As soon as I arrived in Russia I was overwhelmed with all I could see around me. The buildings, the landscape, the language, the fashion -- OH, the fashion! -- there was so much to take in. By the time we all met up we had two hours to buy train tickets, take a quick look at the Red Square, and get all our things for our overnight train ride to Veronezh (pronounced Ver-oh-niche).
With my senses still at full alert I took in a lot more than I otherwise would have as we entered the train. It was easy to tell from the outside, the train was not up to par as the ones I've been on in Europe. Inside was dimly lit with dark walls and Persian runner rugs in the narrow halls. I heard the words "spasibo" and "pazhaluysta" passed around from the mouth of one person to another like a game of hot potato.
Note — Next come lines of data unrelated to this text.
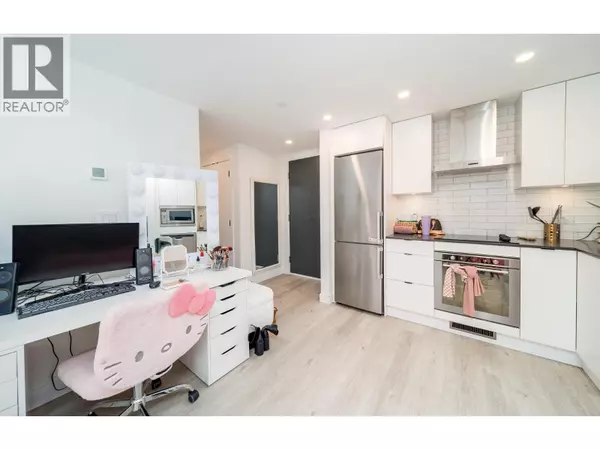 Kelowna, BC V1Y6P1,1471 St Paul ST #703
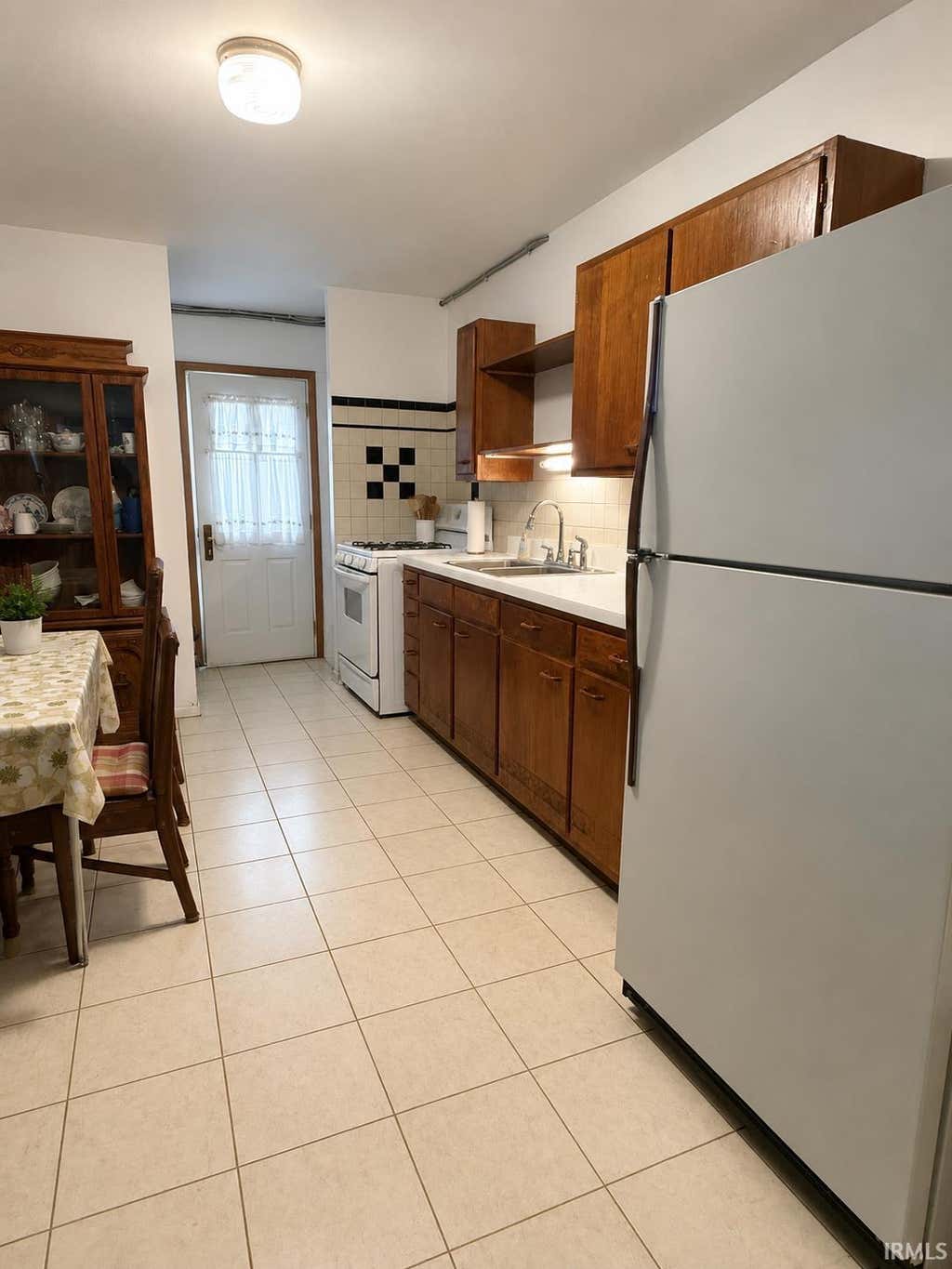 Photo of 315 S 35th Street Street, South Bend, IN 46615 (MLS # 202629113)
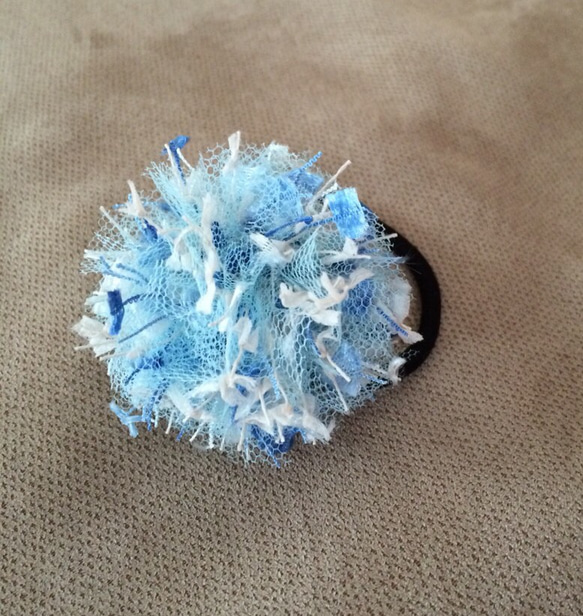 【受注製作】tulle pompon*blue white    L 1枚目の画像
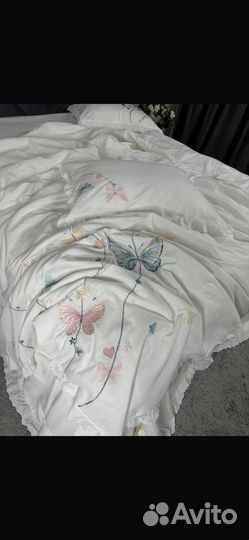 Постельное белье. Текстиль подушки одеяло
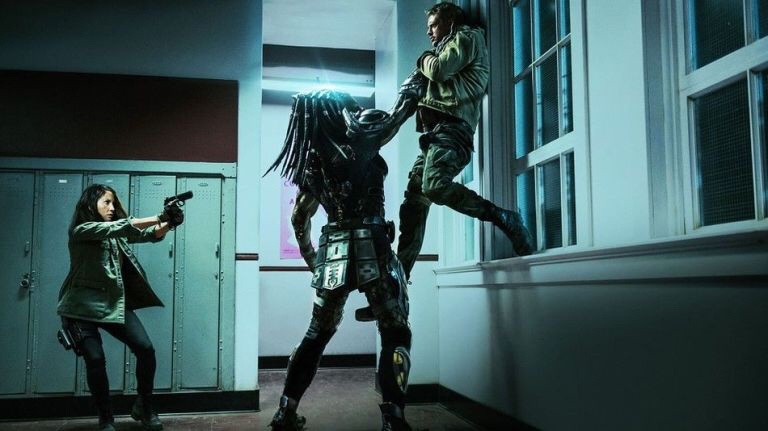 “The Predator” Has Too Much Synthesis and Not Enough Hybrid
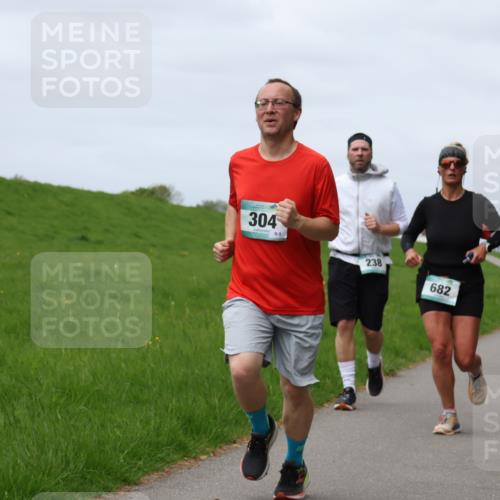 04.05.2025 - 8. Wedeler Halbmarathon Yannick Fuchs http://msf.ph/oto/7824585 04.05.2025 11:53:45 Laufen 304, 238, 682 meine-sportfotos.de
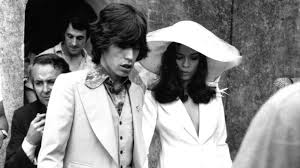 Mick jagger, catherine deneuve, andy warhol ,montauk, ny 1975. 7 Legendare Outfits Von Bianca Jagger I D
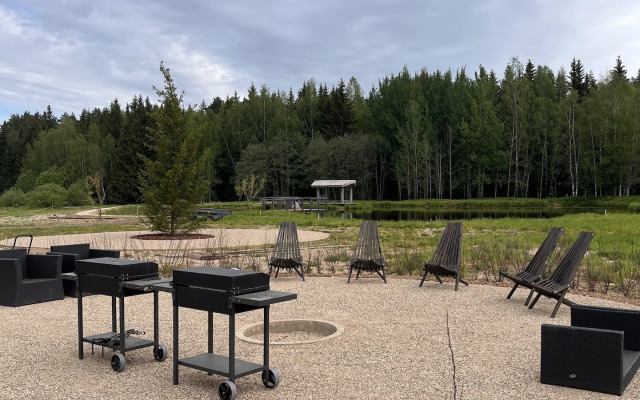 V Stile Etno Fermerskie Dachi Private House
The room, also dimly lit, was small and cramped and had a rug which coordinated with the one in the hall. The walls were covered in a dark red fabric and the window, which we quickly opened due to the lack of air circulation, was dressed with glittery champagne colored drapes. The blankets provided looked like quilted table cloths. All told, the train screamed "RUSSIA" and couldn't have been better if I had come up with the design myself.
By 11pm we were all in bed as the train rocked back and forth on the tracks. With the window open we could hear every squeak and turn the train made. 30 minutes later the train started jerking to a halt. The breaks were squealing- the sound was nearly deafening, we were still rocking back and forth, and with the occasional jolt from the train slowing we were lucky we didn't fall out of our beds.
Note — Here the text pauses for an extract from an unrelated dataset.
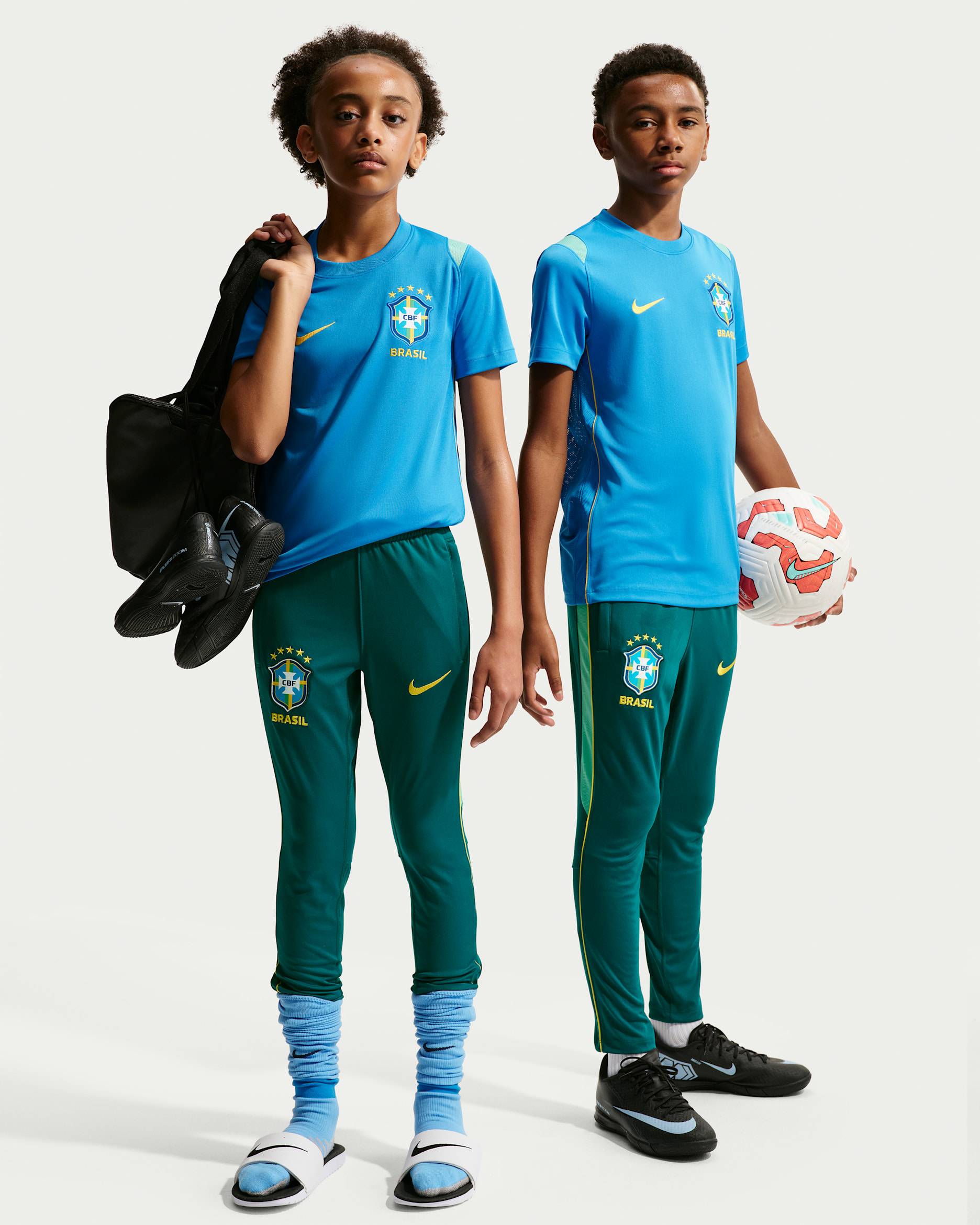 Brazil Academy Pro Older Kids' Nike Dri-FIT Football Knit Pants - Geode Teal/Light Menta/Midwest Gold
That's when it happened. The voice. A strong, abrupt, commanding female voice over the loud speaker saying something in Russian in a tone that made my blood run cold. The heat, the cramped room, the fabric walls, the Persian rug on the floor, the rocking back and forth, the jerking, the voice... it was all too much. All I could think was, "HOLY COW, WWII!". And as blasphemous as it may sound, the vision of Jews in gray jumpsuits lined up on the platform of the train station where we had just stopped came to mind.
No, there really was no better way to say "Welcome to Russia, Claire!" than that.